Se você sair da Livraria Bertrand, na valorizada rua Garret, bairro Baixo Chiado, centro de Lisboa, onde um apartamento modesto custa a bagatela de 3 milhões e 400 mil euros, virar duas ruas à esquerda, descer uns 60 metros, você encontrará um restaurante italiano que serve uma pizza margherita excepcional. Terminada a refeição, você vai até a cozinha e cumprimenta o chef: "Parabéns, sua pizza estava ótima".
"De qual cidade?", ele pergunta. Você responde: "São Paulo" e ele sorri e completa: "Vocês, paulistas, sabem reconhecer uma pizza de qualidade".
"E você, chef, de qual cidade?"
"Vitória, Espírito Santo".
Esse diálogo irá se repetir vezes sem conta, em tudo quanto é estabelecimento comercial: "Maringá", "Recife", "São Paulo", "Santos", "Brasília", "Porto Alegre", "Rio", "Goiânia"...
Você descobre que a garotada, a nossa jovem mão de obra, arregaçou as mangas e está dando duro em Portugal. É bonito de se ver o brilho nos olhos, a vontade de vencer e é triste também.
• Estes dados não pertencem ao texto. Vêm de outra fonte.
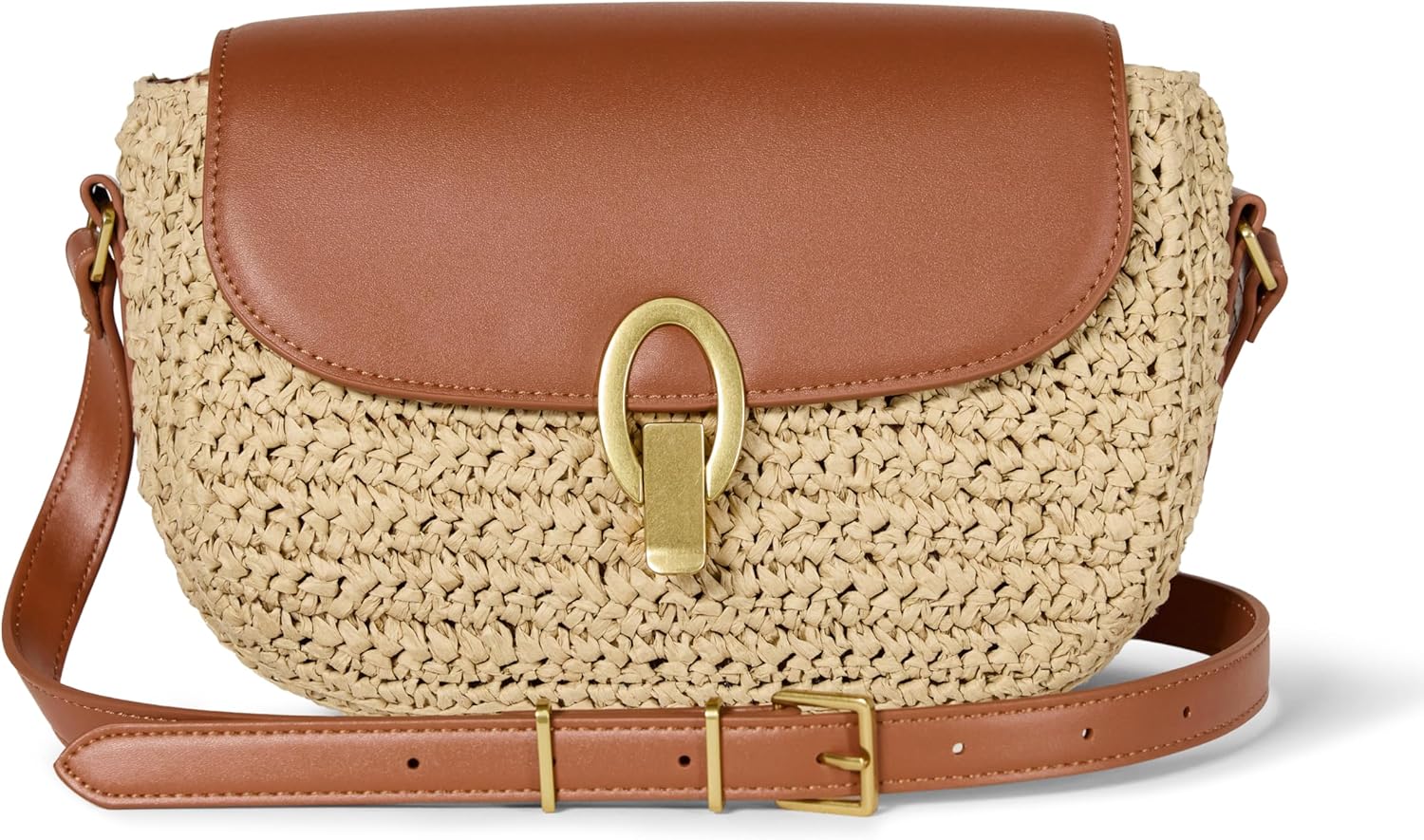Detalle de Amazon Essentials Women's Vegan Leather Crossbody Flap Bag with Adjustable Strap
Como disse alguém o portão de embarque internacional virou o trampolim que lança nossos filhos para outros países.
Pode haver um país tão subestimado quanto Portugal, mas mais do que Portugal e os portugueses será difícil encontrar. As ruas são limpas. Alvo de piadas eternas, Portugal, como disse uma moradora local, "é o jardim da Europa".
Os ônibus chegam no horário previsto, com pontualidade inglesa (pelo menos da Inglaterra de antigamente). As estradas, amplas, bem sinalizadas e sem um mísero buraco. Tapetes de asfalto que cortam o país de cima a baixo.
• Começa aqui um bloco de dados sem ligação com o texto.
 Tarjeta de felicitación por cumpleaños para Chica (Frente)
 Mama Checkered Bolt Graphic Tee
Estava hospedado em um bairro próximo de uma praia. A 400 metros de casa, havia um ônibus que levava os veranistas para a orla. Transporte público de qualidade. E grátis! Com direito a ar condicionado e música ambiente. Quem pega o ônibus intermunicipal, com destino a Lisboa, descobre que os assentos tem cinto de segurança. O ar condicionado funciona em volume máximo e o coletivo sai, pontualmente, às 10h20. Se você chegar às 10h21, perdeu, playboy.
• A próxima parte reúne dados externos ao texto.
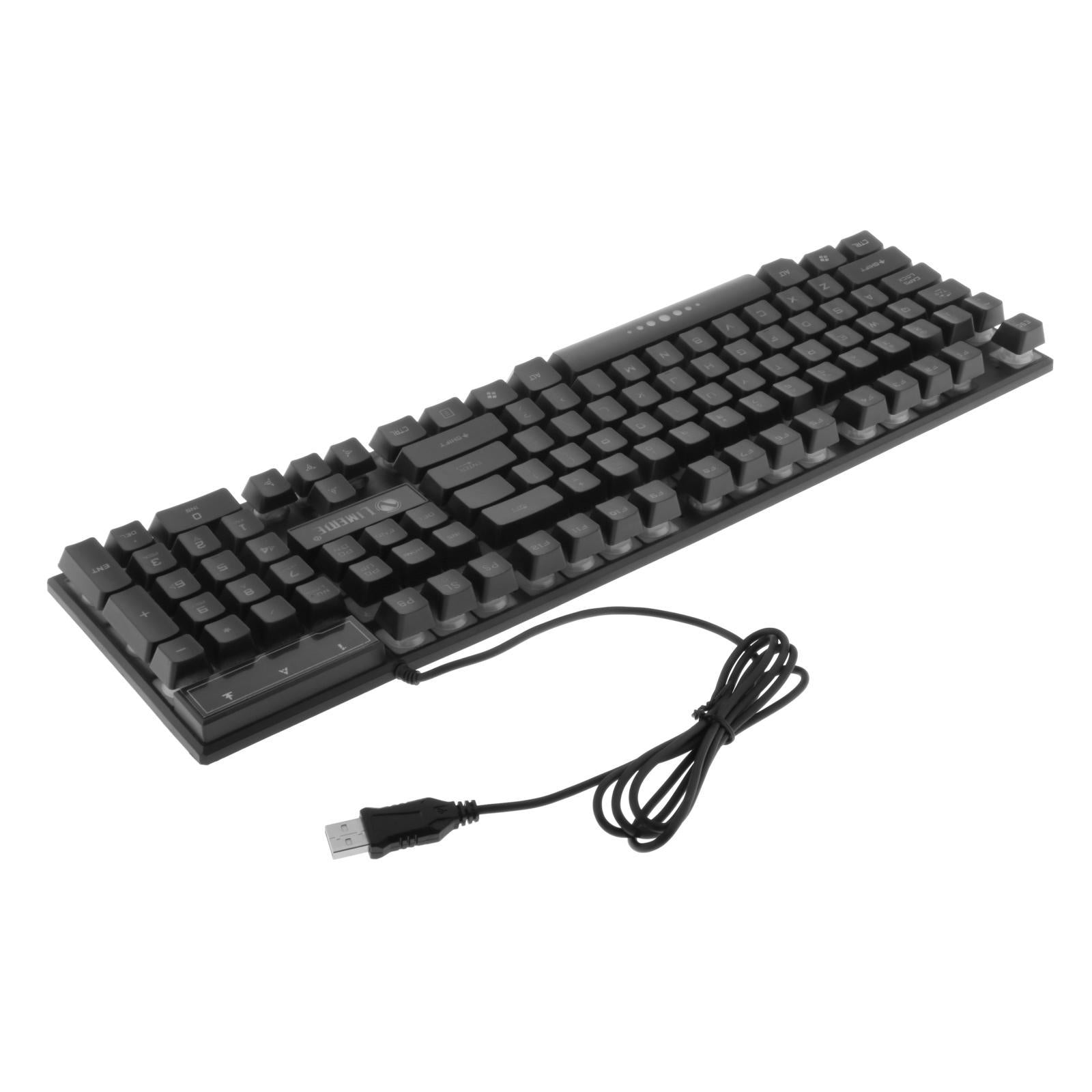 Wired Wired Mouse Kit Combo Rainbow Backlit Keyboard Mouse Black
As cidades e os campos são bem cuidados. Percebe-se que há uma ordem, uma disciplina e organização por trás da zeladoria. Próximo da casa onde estava hospedado, havia uma horta comunitária. O funcionamento é simples: você vai até a prefeitura e diz que quer plantar alimentos. O poder público lhe cede um espaço no terreno e você fica à vontade para enfiar a mão na terra e plantar e colher pés de alface, agrião, rúcula selvagem, batatas, tomates, couve. Só tem um porém: você não pode revender sua colheita. É apenas para uso da família que ganhou aquele espaço. Hortas comunitárias semelhantes espalham-se pelo país. Por volta de 20h, com luz ainda solar, você vê o pessoal dando duro nos canteiros. Molham, arrancam as ervas daninhas, adubam, veem as mudas crescer.
De volta a rua Garret, você descobre a Livraria Bertrand, "a mais antiga do mundo", diz a placa do Livro Guinness dos recordes, "em funcionamento desde 1732". Você compra um livro e ganha um carimbo com a garantia Guinness de longevidade. Em Mafra, a biblioteca do Palácio Nacional é de lhe deixar com o queixo caído. São 30 mil volumes, conservados por três espécies de morcegos que se alimentam diariamente das pragas que comem os livros. Tem as primeiras bíblias e enciclopédias, partituras raras. "É um monumento ao saber", de fato, como diz o folheto promocional.
Em Coimbra, da universidade famosa, outra biblioteca majestosa, decorada com ouro (dizem que era do Brasil), com estantes recheadas de 70 mil volumes, pinturas, obras raríssimas. Você se emociona. Você sente vontade de sentar na mesa mais próxima e começar a ler aquilo tudo. Até o fim da vida.
Pode ser falsa impressão, pode ser coisa de viajante de primeira viagem, mas a imagem que o povo português passa é de acolhimento, educação e carinho ao viajante de outro país. Em Sintra, o dono do restaurante, espaço ocupado naquele momento por 90% de turistas espanhóis, aproxima-se da mesa, com o pano de prato na mão e o avental característico, pergunta para nós: "Portugueses?". "Não, senhor, somos brasileiros". Ele sorri e diz: "Então, somos todos da mesma família".